De los 350 cartones existentes, 75 han sido restaurados expresamente para esta exposición, y se repartirán entre las dos sedes de la muestra. Dada la fragilidad de las obras, no pueden ser expuestas más de tres meses, de modo que, tras su exhibición en una de las dos sedes, regresarán a los almacenes del Museo del Louvre, donde deberán permanecer ocultas a la luz durante un periodo mínimo de tres años.

En CaixaForum Madrid, la exposición está formada por 74 obras, entre los que figuran 36 cartones. Algunos de ellos se muestran al público por primera vez aquí, en horizontal, sin montar, como se encontraban en el propio estudio de Le Brun. Además, tres de los cartones se muestran por ambas caras, lo que permite contemplar las técnicas con los que se dibujaba sobre ellos. Además, se incluyen 22 bocetos y dibujos preparatorios, así como 14 grabados sobre las dos estancias y el óleo El Franco Condado conquistado por segunda vez, única obra que no procede del Museo del Louvre y que ha sido cedida expresamente por el Musée National du Château de Versailles et de Trianon.

La muestra está dividida en dos grandes ámbitos que se corresponden con las dos decoraciones, divididos por un tercer apartado en el que se detalla la función y las técnicas de transferencia empleadas. Como es habitual en las exposiciones organizadas por la Obra Social ”la Caixa”, el proyecto tiene prevista la edición de un catálogo que reúne las principales aportaciones científicas y artículos sobre cada uno de los aspectos que trata la muestra.

caixaforumLa restauración: de los almacenes del Louvre a CaixaForum Madrid

Gracias a la implicación de la Obra Social ”la Caixa” en el proyecto, los cartones presentados en esta exposición han sido objeto de una minuciosa labor de restauración llevada a cabo en el taller del Departamento de Artes Gráficas del Museo del Louvre. Ha sido necesario el trabajo de veinte especialistas a lo largo de dos años para restaurar y montar los 75 cartones, que presentaban distintas situaciones previas.

Algunos cartones se conservaban enrollados, en un estado similar al del momento del decomiso en el siglo XVII, y nunca habían sido mostrados al público; otros fueron pegados sobre soportes de lienzo en el siglo XIX para ser expuestos en el museo; y otros, por último, fueron restaurados y encolados durante una labor de restauración iniciada en la década de 1990.

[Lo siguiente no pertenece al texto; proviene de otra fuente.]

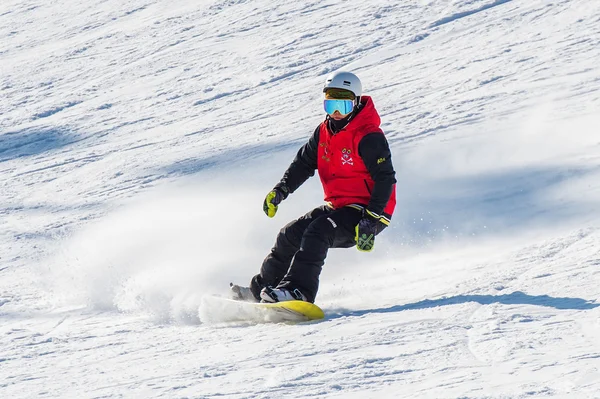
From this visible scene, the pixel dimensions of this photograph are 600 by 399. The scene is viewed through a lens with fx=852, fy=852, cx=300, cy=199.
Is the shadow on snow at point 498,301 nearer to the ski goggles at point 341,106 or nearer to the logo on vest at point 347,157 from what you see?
the logo on vest at point 347,157

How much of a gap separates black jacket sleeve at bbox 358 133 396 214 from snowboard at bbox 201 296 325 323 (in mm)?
701

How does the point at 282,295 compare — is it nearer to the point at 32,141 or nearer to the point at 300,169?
the point at 300,169

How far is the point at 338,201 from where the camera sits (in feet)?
16.5

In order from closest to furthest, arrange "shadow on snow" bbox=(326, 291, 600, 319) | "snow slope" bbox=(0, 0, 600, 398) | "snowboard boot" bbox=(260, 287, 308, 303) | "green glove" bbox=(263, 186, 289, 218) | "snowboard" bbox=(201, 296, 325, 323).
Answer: "snow slope" bbox=(0, 0, 600, 398)
"shadow on snow" bbox=(326, 291, 600, 319)
"snowboard" bbox=(201, 296, 325, 323)
"snowboard boot" bbox=(260, 287, 308, 303)
"green glove" bbox=(263, 186, 289, 218)

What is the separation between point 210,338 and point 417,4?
30.4ft

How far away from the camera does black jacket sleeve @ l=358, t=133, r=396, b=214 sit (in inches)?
185

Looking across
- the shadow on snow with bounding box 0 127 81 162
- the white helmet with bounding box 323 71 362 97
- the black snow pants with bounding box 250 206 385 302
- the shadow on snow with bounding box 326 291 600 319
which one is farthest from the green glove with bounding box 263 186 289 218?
the shadow on snow with bounding box 0 127 81 162

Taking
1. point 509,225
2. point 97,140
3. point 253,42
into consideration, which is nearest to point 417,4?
point 253,42

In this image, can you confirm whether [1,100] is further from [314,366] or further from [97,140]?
[314,366]

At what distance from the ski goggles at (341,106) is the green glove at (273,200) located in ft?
2.24

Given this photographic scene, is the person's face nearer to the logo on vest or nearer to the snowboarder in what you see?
the snowboarder

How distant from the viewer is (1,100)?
12805 mm

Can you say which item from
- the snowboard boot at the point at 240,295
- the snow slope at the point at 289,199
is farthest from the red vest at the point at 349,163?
the snowboard boot at the point at 240,295

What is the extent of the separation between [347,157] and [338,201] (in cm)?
27
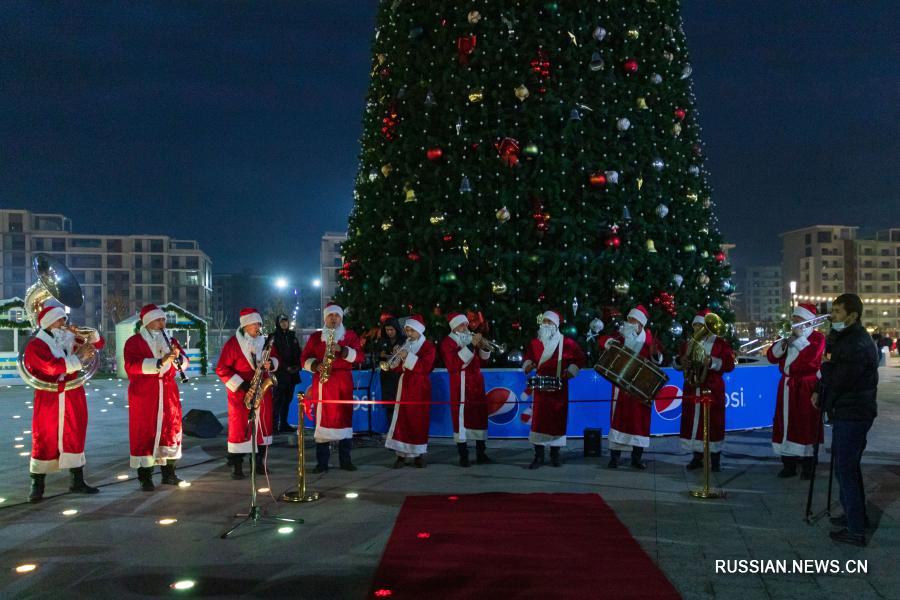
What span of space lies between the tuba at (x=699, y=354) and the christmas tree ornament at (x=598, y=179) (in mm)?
3078

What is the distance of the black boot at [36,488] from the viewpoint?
286 inches

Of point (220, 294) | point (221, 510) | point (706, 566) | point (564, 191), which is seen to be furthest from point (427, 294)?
point (220, 294)

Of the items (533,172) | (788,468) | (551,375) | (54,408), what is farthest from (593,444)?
(54,408)

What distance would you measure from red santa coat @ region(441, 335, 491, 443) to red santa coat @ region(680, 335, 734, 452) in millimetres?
2593

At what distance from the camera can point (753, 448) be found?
10188 mm

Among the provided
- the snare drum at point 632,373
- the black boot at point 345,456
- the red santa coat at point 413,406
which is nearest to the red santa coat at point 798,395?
the snare drum at point 632,373

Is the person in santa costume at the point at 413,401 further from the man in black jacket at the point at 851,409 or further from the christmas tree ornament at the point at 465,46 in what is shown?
the man in black jacket at the point at 851,409

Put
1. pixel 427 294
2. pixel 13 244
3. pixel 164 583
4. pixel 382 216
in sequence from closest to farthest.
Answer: pixel 164 583
pixel 427 294
pixel 382 216
pixel 13 244

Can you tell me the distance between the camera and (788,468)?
8250 millimetres

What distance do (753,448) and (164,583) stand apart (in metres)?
8.30

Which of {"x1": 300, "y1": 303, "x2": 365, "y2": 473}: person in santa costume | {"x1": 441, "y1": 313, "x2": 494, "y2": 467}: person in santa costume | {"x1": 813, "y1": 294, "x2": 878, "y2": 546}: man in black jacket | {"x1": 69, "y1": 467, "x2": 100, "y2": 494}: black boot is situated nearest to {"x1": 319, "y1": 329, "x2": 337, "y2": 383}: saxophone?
{"x1": 300, "y1": 303, "x2": 365, "y2": 473}: person in santa costume

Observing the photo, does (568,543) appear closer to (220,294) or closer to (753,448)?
(753,448)

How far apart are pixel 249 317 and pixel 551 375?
12.6ft

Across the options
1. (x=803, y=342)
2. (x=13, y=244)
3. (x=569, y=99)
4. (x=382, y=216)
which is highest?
(x=13, y=244)
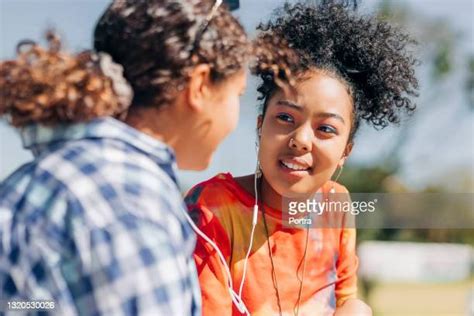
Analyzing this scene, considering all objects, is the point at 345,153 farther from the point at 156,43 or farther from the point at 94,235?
the point at 94,235

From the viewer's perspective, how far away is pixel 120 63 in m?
1.45

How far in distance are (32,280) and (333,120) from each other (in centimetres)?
93

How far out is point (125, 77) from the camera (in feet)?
4.73

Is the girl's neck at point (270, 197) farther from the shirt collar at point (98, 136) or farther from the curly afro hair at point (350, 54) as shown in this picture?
the shirt collar at point (98, 136)

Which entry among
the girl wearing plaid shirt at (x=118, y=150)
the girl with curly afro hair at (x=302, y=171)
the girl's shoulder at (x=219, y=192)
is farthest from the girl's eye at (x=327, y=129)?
the girl wearing plaid shirt at (x=118, y=150)

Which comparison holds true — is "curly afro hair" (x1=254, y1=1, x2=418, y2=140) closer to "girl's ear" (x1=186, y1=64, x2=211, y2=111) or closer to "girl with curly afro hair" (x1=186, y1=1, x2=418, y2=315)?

La restauración se ha llevado a cabo siguiendo una clara directriz: el máximo respeto por las obras en su estado de origen, garantizando a la vez su consolidación y la posibilidad de ser expuestas. Así, se han dejado visibles y accesibles todas las marcas de la utilización de los cartones, para evidenciar su lectura como lo que fueron en origen: una herramienta de trabajo. Las actuaciones más difíciles se corresponden con los cartones encolados en lienzo en el siglo XIX, cuyo proceso de restauración se alarga durante meses.

Estos cartones deben ser desencolados del antiguo lienzo, separando las distintas hojas que componen la obra para su consolidación y posterior ensamblaje en un nuevo lienzo. La restauración ha sido, además, fuente de descubrimientos. El trabajo en dos de estos cartones ha permitido descubrir dibujos en su reverso, algo no muy común en la época. En estas obras se consideró necesario replantear la acción inicial, y no fueron encoladas de nuevo, ya que el dibujo del reverso habría desaparecido. Por ello, se exponen ahora mostrando sus dos caras.